Task data -
## START

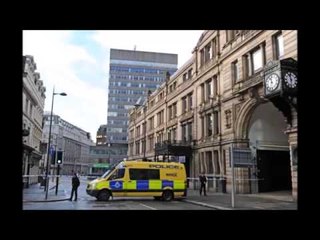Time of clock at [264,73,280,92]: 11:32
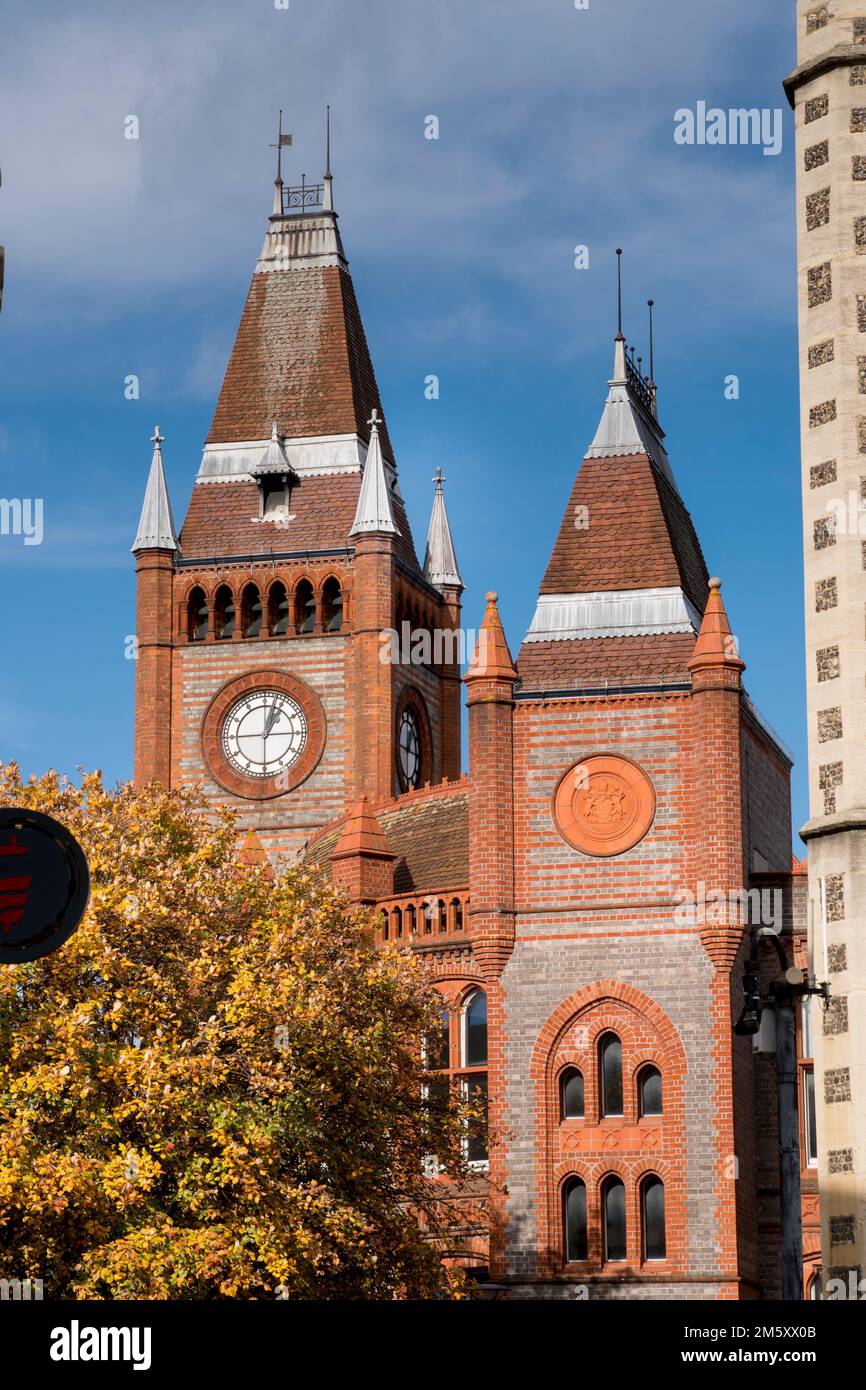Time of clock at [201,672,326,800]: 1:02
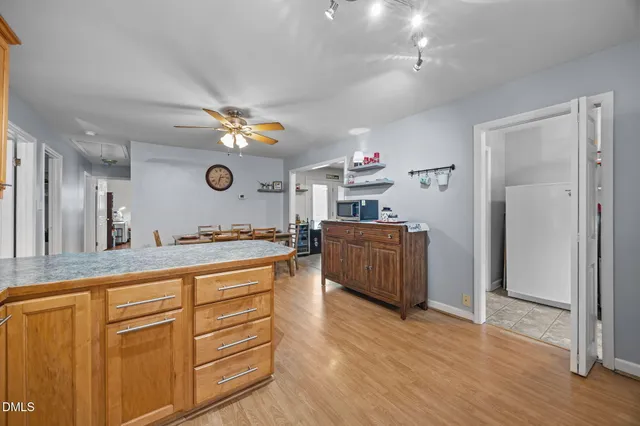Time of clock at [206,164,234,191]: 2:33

## END
## START

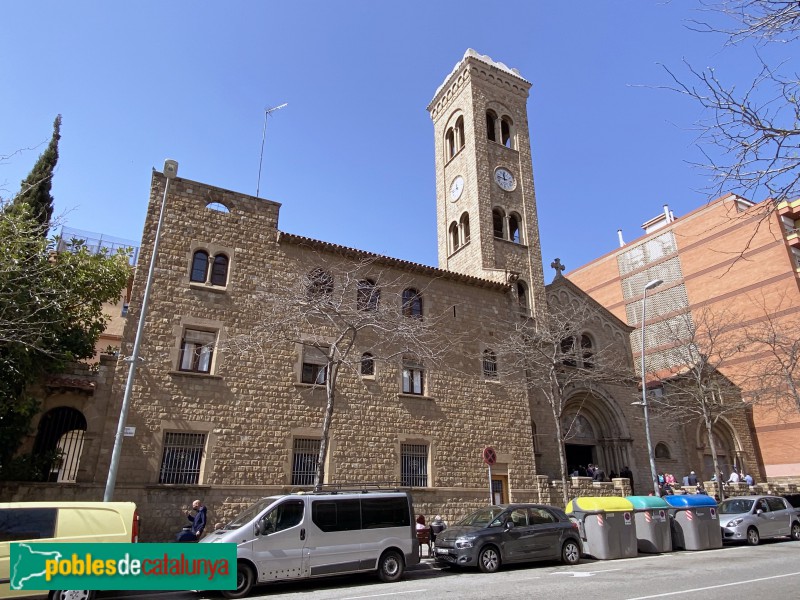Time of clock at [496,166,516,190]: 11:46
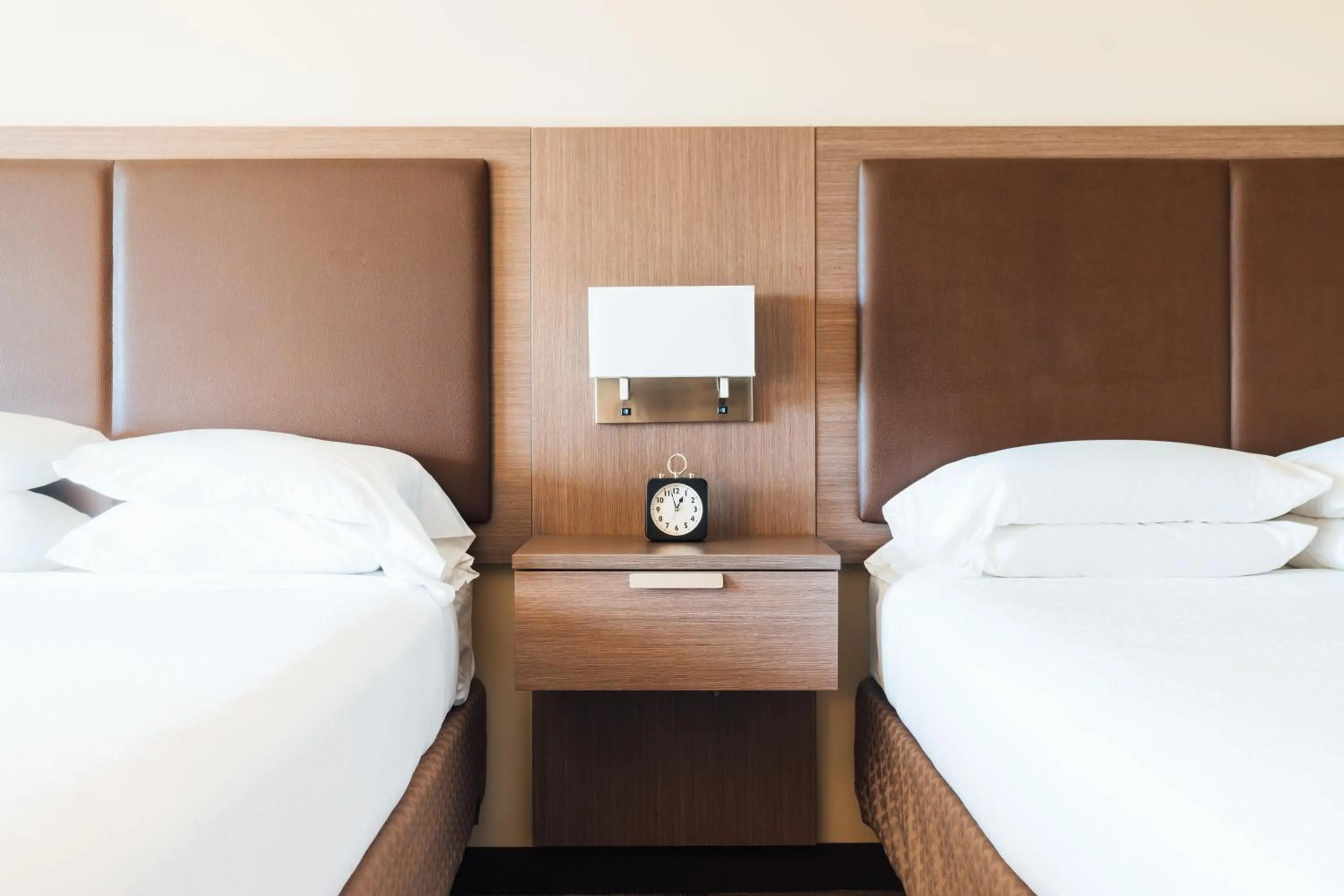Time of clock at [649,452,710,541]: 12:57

## END

Brief - Turn the rows into a Markdown table with columns No. and Text, starting at the line that has "Time of clock at [264,73,280,92]: 11:32" and stopping after the one that has "Time of clock at [206,164,234,191]: 2:33". Number each row, skip any blank lines, and leave the pictures out.

Finished answer -
| No. | Text |
|---|---|
| 1 | Time of clock at [264,73,280,92]: 11:32 |
| 2 | Time of clock at [201,672,326,800]: 1:02 |
| 3 | Time of clock at [206,164,234,191]: 2:33 |